CANADA HAS FOUND THE “KEY TO PENSION FUND INVESTING,” says the New York Times DealBook. “This is pension fund investing, Canadian style: lower management costs, freedom from political meddling and nonexistent funding shortfalls.” It’s a model that has led the Canadian pension plans “in search of higher returns” through “global corporate buyout, infrastructure and real estate.” The ingredients of this model are funds that “are free of government and union interference,” that “look at the long-term” and where salaries of pension officials “resemble those of bankers, rather than bureaucrats.” The approach “has delivered solid returns.” The Ontario Teachers’ Pension Plan, which “established the Canadian model” has delivered an average return of 10.2 percent over 24 years. Crucial to OTPP’s success is a more than 25-year-old practice whereby the teacher’s union appoints the plan’s directors “based on their background in finance.” Canada’s public pension plans offer senior employees multi-million dollar compensation packages, something which state plans elsewhere have had difficulty doing.
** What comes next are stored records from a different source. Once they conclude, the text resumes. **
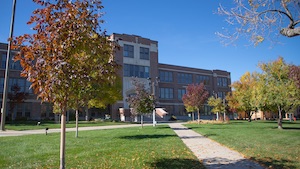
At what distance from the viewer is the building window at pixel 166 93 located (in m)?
53.9

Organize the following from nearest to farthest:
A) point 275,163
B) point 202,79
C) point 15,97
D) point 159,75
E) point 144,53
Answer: point 275,163 → point 15,97 → point 144,53 → point 159,75 → point 202,79

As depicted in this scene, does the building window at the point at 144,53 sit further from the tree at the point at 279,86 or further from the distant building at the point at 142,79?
the tree at the point at 279,86

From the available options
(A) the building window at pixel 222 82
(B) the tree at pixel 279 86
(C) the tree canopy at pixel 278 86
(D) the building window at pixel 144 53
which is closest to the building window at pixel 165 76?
(D) the building window at pixel 144 53

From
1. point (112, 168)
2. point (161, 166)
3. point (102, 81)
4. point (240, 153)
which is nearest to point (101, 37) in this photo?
point (102, 81)

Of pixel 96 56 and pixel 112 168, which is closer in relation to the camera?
pixel 96 56

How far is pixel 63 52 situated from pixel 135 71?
4275 centimetres

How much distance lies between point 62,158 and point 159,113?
41.9 metres

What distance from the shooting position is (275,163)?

A GOOD PICTURE OF FAMILY OFFICE INVESTMENT IN PE. Private Equity International’s second annual “Smart Money” survey of 64 family offices offers a wide range of useful insights into their actions and intentions. Almost 50 percent of survey participants increased PE exposure over the last 12 months, while only 13 percent cut allocations. Over the next year, a third are planning to increase PE investment versus just 11 percent who intend to cut their allocation. Seventy percent of participants call direct investment “part of the DNA of a family office,” 44 percent engage in opportunistic co-investment, while 15 percent intend to start co-investing in the next 12 months. Nearly four-fifths are active participants in the secondary market for existing PE fund stakes. In an article covering the survey’s most salient points, PEI reports that “mid-market PE and distressed/turnaround investment are the most popular strategies” and “large buyout the least favored,” while heathcare and consumer goods are the most popular sectors.